D'autre part, le Brésil doit trouver les moyens de se protéger des allées et venues intempestives de capitaux étrangers uniquement motivés par la spéculation, tout en favorisant les investissements directs. Selon toute évidence, le Brésil entend équilibrer les deux pôles de cette problématique paradoxale en utilisant le régime fiscal national, comme l'a fait le Chili, principalement en réduisant les taux d'intérêt réels; l'idée sous-jacente est qu'une politique restrictive imposée à la circulation des capitaux étrangers ne contrarie pas nécessairement une croissance élevée et l'intégration dans l'économie nationale.

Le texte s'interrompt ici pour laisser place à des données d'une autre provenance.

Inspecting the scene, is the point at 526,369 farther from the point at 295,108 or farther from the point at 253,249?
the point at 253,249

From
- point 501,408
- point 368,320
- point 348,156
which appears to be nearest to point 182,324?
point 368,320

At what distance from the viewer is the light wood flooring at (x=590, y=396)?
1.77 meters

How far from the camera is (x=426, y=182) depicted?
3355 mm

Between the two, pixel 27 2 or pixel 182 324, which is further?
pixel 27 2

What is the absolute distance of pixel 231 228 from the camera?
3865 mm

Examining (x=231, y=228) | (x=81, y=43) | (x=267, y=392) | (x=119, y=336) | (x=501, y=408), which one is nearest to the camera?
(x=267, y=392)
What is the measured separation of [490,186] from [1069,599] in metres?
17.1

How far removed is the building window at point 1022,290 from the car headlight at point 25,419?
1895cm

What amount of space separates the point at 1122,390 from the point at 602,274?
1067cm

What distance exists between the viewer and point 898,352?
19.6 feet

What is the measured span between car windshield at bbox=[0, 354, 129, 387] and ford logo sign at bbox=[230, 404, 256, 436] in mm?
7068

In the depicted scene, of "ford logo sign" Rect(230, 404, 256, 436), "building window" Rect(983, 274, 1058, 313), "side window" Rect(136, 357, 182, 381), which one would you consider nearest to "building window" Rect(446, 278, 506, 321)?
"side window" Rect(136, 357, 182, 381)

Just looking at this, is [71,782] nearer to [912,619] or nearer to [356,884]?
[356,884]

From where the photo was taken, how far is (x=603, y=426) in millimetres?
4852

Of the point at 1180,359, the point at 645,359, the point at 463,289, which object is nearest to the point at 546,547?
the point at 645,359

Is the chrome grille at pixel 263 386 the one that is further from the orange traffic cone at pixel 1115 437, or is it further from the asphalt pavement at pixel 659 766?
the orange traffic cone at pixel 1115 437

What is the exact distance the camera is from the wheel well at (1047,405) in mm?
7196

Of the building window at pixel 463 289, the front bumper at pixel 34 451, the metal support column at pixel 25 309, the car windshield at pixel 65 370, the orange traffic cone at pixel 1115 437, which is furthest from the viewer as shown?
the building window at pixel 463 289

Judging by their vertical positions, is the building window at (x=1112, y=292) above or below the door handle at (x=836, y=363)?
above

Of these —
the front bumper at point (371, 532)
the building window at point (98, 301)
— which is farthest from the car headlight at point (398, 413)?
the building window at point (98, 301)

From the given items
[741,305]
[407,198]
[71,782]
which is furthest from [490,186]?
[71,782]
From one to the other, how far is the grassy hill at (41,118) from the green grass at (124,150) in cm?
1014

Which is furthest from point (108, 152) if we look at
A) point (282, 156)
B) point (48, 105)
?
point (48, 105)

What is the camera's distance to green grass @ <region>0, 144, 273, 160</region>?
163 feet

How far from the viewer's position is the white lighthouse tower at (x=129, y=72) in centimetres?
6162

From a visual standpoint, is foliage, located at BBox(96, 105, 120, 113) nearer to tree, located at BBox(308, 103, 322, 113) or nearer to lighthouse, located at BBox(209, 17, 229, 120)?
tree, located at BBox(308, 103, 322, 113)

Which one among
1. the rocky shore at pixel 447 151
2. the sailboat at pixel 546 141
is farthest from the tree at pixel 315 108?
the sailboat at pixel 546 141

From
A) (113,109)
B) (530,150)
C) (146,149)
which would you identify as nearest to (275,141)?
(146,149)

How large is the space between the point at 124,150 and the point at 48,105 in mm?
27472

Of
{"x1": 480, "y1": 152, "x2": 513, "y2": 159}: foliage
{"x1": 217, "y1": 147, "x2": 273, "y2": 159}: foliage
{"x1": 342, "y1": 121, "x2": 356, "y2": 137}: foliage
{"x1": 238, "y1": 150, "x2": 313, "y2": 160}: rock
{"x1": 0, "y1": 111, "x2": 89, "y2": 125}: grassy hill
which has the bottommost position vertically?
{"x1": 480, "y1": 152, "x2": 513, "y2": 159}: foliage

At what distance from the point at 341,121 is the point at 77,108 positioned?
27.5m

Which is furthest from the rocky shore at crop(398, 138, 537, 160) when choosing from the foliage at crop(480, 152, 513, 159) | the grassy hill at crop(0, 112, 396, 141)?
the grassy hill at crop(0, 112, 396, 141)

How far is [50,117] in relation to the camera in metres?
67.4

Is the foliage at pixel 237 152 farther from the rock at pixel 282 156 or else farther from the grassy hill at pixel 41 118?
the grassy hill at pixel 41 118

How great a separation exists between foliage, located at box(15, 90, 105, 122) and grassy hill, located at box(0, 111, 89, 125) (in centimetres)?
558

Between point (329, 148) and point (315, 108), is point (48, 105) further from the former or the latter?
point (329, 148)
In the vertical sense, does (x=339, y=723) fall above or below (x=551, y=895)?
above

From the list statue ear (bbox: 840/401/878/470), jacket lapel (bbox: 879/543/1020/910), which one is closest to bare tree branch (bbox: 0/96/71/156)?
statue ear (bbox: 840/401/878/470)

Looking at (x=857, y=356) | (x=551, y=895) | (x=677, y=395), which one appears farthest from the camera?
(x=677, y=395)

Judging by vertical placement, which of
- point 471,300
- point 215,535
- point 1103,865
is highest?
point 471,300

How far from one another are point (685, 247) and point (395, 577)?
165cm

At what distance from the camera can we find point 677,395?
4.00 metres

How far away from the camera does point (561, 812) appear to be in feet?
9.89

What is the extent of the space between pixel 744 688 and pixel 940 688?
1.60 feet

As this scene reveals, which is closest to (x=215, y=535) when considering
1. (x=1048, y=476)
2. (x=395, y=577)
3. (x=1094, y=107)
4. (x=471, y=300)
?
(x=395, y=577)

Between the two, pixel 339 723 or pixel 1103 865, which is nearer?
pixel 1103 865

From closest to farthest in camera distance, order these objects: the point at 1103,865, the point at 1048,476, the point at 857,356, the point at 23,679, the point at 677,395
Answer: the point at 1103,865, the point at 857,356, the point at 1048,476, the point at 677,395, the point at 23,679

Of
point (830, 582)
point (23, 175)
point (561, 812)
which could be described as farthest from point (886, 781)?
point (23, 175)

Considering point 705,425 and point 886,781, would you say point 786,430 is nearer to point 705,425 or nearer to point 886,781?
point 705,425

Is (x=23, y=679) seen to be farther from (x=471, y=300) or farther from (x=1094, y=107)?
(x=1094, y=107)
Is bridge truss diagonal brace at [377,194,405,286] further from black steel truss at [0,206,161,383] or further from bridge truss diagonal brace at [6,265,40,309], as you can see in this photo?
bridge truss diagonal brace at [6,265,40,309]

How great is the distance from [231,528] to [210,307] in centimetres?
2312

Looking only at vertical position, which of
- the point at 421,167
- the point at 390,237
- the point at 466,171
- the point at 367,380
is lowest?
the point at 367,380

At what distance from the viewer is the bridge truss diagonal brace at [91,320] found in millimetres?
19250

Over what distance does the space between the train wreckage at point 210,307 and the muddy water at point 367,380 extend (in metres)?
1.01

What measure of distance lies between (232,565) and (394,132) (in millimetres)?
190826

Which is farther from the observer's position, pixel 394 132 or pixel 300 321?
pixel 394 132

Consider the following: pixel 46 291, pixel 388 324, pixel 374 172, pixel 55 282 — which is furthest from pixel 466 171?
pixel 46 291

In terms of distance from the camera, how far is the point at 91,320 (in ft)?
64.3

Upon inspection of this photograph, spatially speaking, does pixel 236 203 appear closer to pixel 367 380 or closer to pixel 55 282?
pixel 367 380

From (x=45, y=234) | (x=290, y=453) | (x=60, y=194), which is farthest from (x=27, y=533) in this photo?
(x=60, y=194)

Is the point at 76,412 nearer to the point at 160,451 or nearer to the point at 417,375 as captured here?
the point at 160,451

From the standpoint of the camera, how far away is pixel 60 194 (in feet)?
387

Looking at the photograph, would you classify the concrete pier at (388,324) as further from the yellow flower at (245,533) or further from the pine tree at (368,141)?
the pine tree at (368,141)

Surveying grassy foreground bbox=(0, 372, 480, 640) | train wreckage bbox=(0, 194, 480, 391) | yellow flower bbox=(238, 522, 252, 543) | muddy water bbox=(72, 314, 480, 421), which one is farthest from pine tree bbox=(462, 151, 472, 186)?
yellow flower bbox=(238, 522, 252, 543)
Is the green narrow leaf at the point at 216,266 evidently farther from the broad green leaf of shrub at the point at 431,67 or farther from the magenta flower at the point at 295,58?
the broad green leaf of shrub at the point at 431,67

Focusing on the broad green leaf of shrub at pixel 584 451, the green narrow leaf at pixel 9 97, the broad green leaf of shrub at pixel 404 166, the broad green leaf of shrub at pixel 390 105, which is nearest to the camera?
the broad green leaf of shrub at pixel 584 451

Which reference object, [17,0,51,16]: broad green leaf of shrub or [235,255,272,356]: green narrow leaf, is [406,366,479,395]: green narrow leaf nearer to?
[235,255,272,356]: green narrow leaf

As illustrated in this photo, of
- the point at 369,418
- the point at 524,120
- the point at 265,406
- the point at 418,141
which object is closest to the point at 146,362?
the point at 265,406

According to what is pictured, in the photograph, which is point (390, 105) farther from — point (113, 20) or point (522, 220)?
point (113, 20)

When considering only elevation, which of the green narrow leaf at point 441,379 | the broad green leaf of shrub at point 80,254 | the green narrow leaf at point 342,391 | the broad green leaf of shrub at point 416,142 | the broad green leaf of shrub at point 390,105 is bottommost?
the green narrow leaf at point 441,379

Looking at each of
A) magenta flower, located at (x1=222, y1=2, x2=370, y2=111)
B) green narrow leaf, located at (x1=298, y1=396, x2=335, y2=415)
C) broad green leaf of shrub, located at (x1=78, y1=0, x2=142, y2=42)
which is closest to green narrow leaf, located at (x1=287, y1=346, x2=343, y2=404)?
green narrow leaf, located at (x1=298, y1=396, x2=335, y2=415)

Le Brésil semble donc pouvoir éviter le sort du Mexique, et la nouvelle équipe a compris là où se situaient les dangers. De ce point de vue, le contraste avec l'Argentine est manifeste. Le FMI a en effet proposé à Buenos Aires un crédit de 2,4 milliards de dollars assorti de conditions draconiennes pour ce qui est de l'ajustement fiscal: impôts additionnels de 3,5 milliards de dollars et réduction des dépenses publiques de 1 milliard de dollars. Dans la mesure où les échanges entre les deux pays dans le cadre de l'accord de coopération régionale Mercosur sont très importants, un effondrement de l'économie argentine se révélerait dramatique pour le Brésil. Si l'on prête volontiers au président brésilien l'intention de voler au secours de l'économie argentine, il est permis de douter de l'efficacité d'un tel secours.